> Document text:
Originally published in:
The Performing Songwriter
November 2001: Vol. 9, Issue 57
Pg. 92
The impact of living next to ground zero was hard for people outside of Manhattan to really understand. The constant smell of possibly toxic smoke. The likelihood of even more ungodly smells to come, with over *5,000 people consumed by the debris. The shock of witnessing a key element of our local skyline attacked, burning, and collapsing. The empty streets, a key avenue lined for as far as the eye can see with dumptrucks and bulldozers from communities throughout the tri-state area. Workers covered in dust and emergency medical personnel in green scrubs walking to the north because there was no transportation to or from the disaster site. The sound of helicopters, the initially constant and now intermittent sounds of sirens. The look on people’s faces. The realization that probably everyone here would know of someone lost in this tragedy. The beauty of the sunset made even more beautiful yet sorrowful from the smoke and debris in the air. It felt disrespectful to return to ordinary life, and it was the only way to heal and to go on.

> The data:

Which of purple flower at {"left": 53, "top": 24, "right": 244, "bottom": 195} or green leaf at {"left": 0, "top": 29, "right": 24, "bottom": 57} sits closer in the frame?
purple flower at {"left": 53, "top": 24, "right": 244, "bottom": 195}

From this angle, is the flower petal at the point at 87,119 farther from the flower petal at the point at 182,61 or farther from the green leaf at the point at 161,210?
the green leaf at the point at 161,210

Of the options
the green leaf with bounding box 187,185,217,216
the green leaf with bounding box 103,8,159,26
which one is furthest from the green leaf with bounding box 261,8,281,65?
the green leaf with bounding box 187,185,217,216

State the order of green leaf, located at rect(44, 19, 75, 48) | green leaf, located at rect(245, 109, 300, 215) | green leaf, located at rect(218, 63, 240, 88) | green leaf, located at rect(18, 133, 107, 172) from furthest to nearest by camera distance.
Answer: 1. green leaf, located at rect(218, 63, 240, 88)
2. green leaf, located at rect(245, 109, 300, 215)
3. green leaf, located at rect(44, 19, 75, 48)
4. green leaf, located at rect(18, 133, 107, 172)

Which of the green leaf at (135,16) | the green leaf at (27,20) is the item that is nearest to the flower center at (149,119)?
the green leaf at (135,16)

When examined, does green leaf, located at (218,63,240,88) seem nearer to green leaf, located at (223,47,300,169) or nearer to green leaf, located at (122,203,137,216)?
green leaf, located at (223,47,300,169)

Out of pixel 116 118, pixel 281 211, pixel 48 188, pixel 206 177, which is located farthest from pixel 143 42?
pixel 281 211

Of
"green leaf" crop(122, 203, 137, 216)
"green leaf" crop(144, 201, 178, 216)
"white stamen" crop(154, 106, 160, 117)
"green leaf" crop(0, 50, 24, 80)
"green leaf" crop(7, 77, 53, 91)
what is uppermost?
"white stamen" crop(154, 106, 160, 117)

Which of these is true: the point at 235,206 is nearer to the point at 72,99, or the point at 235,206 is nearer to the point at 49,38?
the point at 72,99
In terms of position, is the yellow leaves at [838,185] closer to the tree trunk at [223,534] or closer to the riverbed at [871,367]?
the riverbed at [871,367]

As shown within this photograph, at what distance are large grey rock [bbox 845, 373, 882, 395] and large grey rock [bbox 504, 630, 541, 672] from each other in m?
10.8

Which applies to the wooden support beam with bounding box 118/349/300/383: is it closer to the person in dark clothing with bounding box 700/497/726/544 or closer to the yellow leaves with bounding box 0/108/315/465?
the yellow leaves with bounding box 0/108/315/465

==

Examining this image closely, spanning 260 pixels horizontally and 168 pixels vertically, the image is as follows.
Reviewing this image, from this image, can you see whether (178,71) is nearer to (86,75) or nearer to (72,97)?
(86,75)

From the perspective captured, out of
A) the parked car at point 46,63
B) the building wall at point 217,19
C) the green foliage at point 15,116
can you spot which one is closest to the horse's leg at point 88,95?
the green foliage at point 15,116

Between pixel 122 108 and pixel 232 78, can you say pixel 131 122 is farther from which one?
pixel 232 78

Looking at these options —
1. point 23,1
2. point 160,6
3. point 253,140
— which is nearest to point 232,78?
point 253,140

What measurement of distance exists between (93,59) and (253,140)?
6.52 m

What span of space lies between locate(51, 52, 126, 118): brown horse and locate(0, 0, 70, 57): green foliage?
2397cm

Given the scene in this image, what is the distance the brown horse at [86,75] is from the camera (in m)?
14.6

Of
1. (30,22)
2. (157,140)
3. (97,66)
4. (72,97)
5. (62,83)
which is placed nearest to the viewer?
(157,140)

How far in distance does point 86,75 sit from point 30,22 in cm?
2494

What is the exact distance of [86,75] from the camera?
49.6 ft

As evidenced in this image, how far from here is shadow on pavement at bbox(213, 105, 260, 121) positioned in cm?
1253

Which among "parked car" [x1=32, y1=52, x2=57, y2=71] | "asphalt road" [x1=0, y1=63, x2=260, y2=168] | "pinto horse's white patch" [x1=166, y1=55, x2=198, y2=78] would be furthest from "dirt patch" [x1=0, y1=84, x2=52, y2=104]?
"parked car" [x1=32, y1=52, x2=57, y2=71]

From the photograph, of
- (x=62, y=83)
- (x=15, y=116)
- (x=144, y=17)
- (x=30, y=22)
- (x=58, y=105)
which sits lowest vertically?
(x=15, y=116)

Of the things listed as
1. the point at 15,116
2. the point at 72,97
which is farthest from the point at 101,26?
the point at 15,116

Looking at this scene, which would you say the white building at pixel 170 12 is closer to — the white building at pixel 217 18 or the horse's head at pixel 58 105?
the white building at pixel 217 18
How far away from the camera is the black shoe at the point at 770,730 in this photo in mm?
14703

...

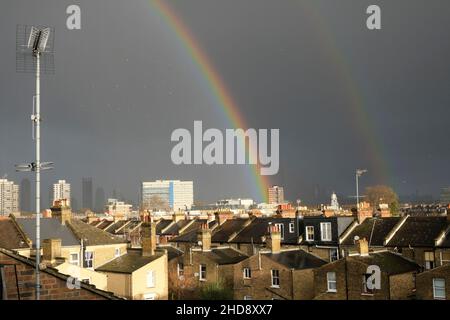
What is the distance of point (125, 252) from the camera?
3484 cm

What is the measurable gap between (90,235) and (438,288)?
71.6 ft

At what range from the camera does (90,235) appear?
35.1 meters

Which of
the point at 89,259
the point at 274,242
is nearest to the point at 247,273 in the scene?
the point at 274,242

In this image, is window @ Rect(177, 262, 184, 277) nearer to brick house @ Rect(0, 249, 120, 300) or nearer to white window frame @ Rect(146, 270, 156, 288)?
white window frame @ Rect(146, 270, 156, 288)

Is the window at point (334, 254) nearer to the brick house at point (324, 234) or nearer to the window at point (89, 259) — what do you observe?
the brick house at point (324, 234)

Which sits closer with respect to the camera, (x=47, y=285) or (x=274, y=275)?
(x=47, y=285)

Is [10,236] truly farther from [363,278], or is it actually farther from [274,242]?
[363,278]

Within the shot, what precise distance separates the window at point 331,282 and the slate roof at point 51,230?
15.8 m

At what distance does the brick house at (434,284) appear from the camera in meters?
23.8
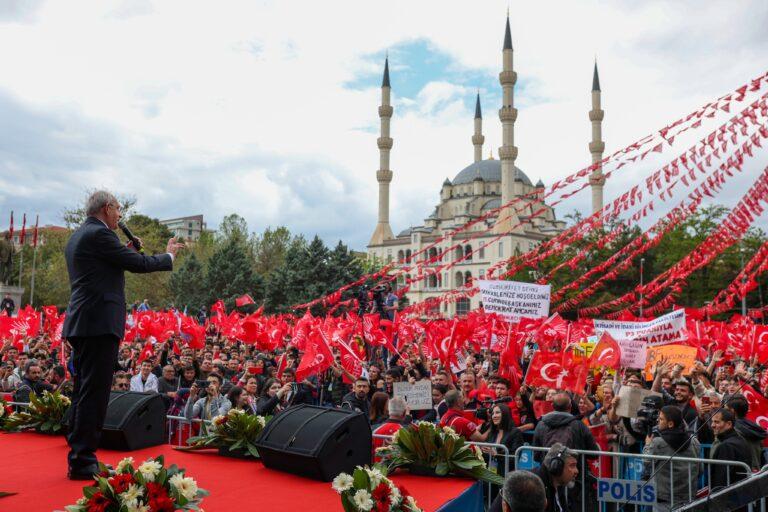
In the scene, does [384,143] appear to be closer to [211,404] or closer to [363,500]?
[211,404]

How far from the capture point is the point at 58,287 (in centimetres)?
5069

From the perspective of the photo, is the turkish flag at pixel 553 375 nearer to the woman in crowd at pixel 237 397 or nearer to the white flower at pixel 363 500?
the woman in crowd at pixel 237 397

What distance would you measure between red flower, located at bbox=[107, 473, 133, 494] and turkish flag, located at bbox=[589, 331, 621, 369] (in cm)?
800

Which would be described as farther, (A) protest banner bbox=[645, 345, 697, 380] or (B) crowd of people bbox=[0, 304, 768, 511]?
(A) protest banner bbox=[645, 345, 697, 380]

> What you will do:
**A.** Answer these questions using the text on living near ground zero, one answer per line, marked (i), (ii) and (iii) to match:
(i) In which publication did the text originally appear?
(ii) What were the emergency medical personnel wearing?
(iii) From where did the dumptrucks and bulldozers lining the avenue come?
**B.** Resume the text on living near ground zero, picking up after its last sentence.
The data is separate material with no connection to the text on living near ground zero.

> Answers to each task:
**A.**
(i) The Performing Songwriter
(ii) Green scrubs
(iii) From communities throughout the tri-state area

**B.**
Soho (where I live) was close enough for me to have witnessed the second tower collapse before my eyes, but not before I saw a man jump from a high floor in the most unforgettable, embrace of life I have ever seen. He spread his arms wide and did the most graceful swan dive, a mythic figure, like Icarus, surrendering to his fate, a final, majestic, and heroic act, choosing to fly before he died.
Apparently, many people jumped. I saw only this man and will never, ever forget it.
My neighborhood was cordoned off, no people on the street, no cars, and eerily silent for the remainder of that week. Only residents were allowed to come and go. If the winds had blown to the North on Sept. 11th and Manhattan had been engulfed in smoke, it would have been bedlam. Never was I more grateful for an easterly wind. Cruelly, it may have been the most beautiful day of weather of the summer.
Now we wait along with the rest of the world for what will follow.
The world as we knew it is no longer.